=== SUPPLIED INFORMATION ===
****
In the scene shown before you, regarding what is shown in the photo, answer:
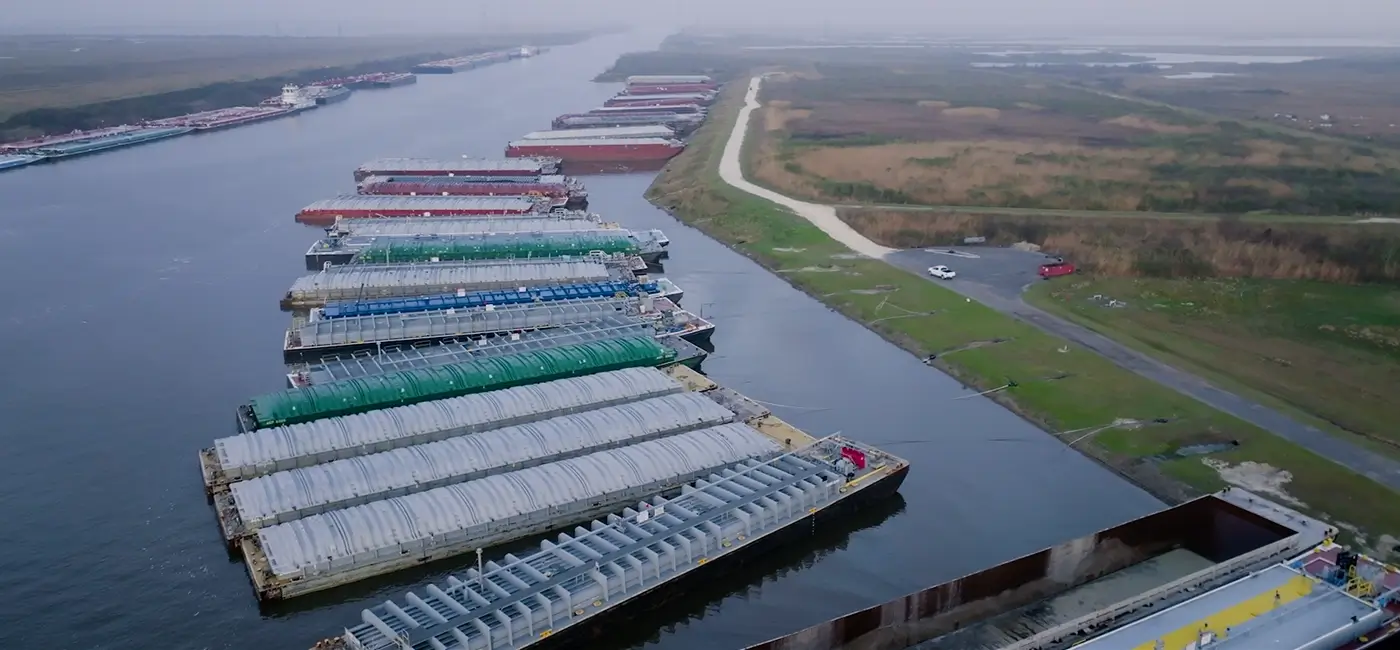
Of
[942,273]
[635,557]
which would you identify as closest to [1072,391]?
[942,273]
****
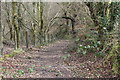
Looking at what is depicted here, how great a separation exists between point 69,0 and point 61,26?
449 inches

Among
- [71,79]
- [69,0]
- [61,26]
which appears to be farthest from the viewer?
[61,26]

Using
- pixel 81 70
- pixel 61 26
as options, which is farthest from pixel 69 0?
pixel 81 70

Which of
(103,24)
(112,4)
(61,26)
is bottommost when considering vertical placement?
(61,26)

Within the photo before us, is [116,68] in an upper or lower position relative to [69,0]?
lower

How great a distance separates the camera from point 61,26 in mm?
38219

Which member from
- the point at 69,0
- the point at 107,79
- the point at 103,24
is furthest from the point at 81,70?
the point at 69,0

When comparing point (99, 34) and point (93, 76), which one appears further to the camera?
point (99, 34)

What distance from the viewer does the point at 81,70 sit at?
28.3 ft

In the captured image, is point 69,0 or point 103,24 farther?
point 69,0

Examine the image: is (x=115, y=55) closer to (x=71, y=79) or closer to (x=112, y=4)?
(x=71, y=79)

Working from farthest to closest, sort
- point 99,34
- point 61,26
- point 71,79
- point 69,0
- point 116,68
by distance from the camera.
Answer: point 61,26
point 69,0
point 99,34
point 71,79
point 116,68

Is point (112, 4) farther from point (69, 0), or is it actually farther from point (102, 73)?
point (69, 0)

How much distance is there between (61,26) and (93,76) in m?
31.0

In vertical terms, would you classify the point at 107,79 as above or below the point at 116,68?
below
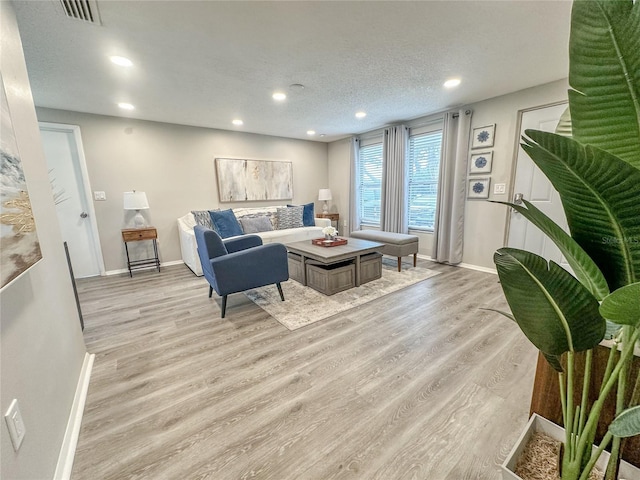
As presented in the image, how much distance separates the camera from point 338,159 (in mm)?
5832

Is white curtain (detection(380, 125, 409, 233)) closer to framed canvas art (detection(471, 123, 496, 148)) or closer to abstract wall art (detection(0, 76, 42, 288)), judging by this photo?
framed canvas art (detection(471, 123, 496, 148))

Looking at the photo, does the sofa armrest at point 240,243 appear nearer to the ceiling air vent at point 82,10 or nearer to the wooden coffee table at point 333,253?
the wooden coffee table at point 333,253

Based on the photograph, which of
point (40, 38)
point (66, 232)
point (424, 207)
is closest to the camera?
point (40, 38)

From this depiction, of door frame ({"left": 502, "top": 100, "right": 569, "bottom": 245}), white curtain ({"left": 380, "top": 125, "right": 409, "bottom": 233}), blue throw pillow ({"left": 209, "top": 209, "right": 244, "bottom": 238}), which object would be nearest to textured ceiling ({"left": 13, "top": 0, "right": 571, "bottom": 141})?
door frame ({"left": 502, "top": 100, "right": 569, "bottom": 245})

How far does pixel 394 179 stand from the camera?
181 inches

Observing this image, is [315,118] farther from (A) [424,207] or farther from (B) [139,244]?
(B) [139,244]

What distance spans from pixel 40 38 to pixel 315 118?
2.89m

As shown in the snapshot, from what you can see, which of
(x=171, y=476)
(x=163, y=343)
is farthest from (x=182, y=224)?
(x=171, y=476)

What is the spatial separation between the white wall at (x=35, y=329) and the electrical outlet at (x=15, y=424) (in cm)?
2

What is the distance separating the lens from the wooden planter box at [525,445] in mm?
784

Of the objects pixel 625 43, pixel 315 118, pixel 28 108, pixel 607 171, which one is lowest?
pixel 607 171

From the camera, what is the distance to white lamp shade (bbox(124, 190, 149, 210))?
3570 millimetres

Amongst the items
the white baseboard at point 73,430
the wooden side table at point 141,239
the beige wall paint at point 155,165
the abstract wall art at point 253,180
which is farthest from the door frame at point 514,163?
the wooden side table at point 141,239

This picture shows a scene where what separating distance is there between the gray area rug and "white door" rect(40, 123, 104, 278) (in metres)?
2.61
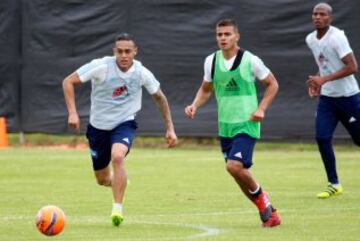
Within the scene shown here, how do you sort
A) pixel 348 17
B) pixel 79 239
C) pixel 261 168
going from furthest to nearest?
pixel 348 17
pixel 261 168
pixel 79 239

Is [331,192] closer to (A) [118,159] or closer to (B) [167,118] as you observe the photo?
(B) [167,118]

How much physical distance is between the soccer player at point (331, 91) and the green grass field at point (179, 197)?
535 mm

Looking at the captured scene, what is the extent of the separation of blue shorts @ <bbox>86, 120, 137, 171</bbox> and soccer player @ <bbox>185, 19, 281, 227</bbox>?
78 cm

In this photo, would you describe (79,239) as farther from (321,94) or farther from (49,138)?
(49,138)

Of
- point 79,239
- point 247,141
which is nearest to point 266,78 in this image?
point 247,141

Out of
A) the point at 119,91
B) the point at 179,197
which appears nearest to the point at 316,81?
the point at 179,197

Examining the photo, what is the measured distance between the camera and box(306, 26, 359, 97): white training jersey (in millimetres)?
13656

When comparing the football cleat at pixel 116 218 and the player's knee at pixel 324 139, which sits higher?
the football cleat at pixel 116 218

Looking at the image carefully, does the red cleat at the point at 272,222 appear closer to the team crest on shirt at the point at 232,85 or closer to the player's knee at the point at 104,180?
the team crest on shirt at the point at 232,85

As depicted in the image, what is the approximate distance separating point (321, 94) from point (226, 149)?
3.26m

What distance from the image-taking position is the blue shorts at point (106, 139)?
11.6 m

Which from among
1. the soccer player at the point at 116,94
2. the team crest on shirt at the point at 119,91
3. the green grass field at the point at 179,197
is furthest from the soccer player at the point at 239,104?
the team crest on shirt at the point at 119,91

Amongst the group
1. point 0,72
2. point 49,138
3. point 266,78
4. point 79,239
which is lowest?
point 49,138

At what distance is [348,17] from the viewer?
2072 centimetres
****
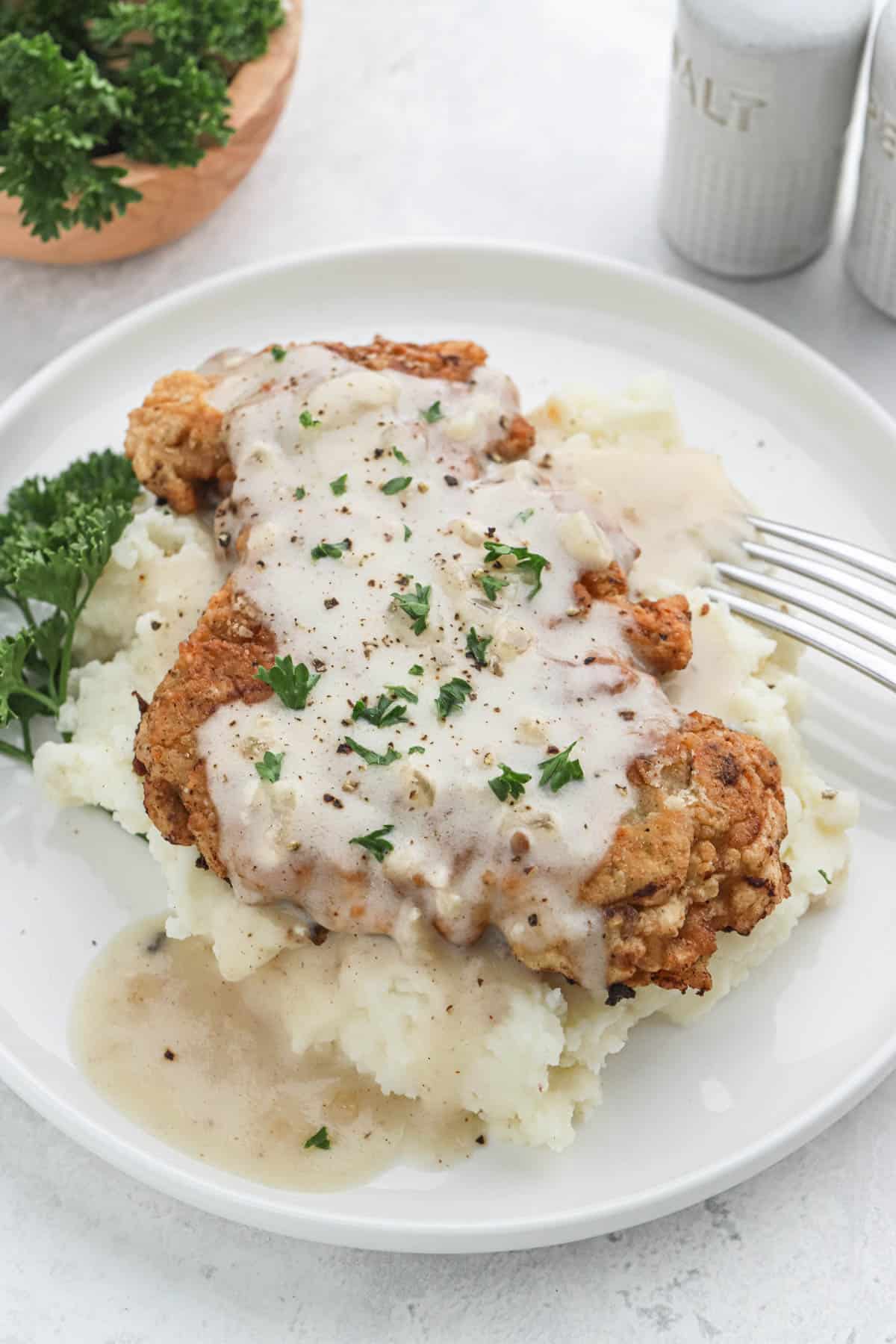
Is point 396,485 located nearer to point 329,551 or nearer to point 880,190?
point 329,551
****
=== DIRECTION ===
Locate each line in the data above that contains the string "appears" and copy it out in full.

=== SOLUTION FOR THIS EXERCISE ===
which appears to be farthest from the viewer?
When comparing point (99, 34) and point (93, 76), which one appears further to the camera?
which appears nearest to the point at 316,81?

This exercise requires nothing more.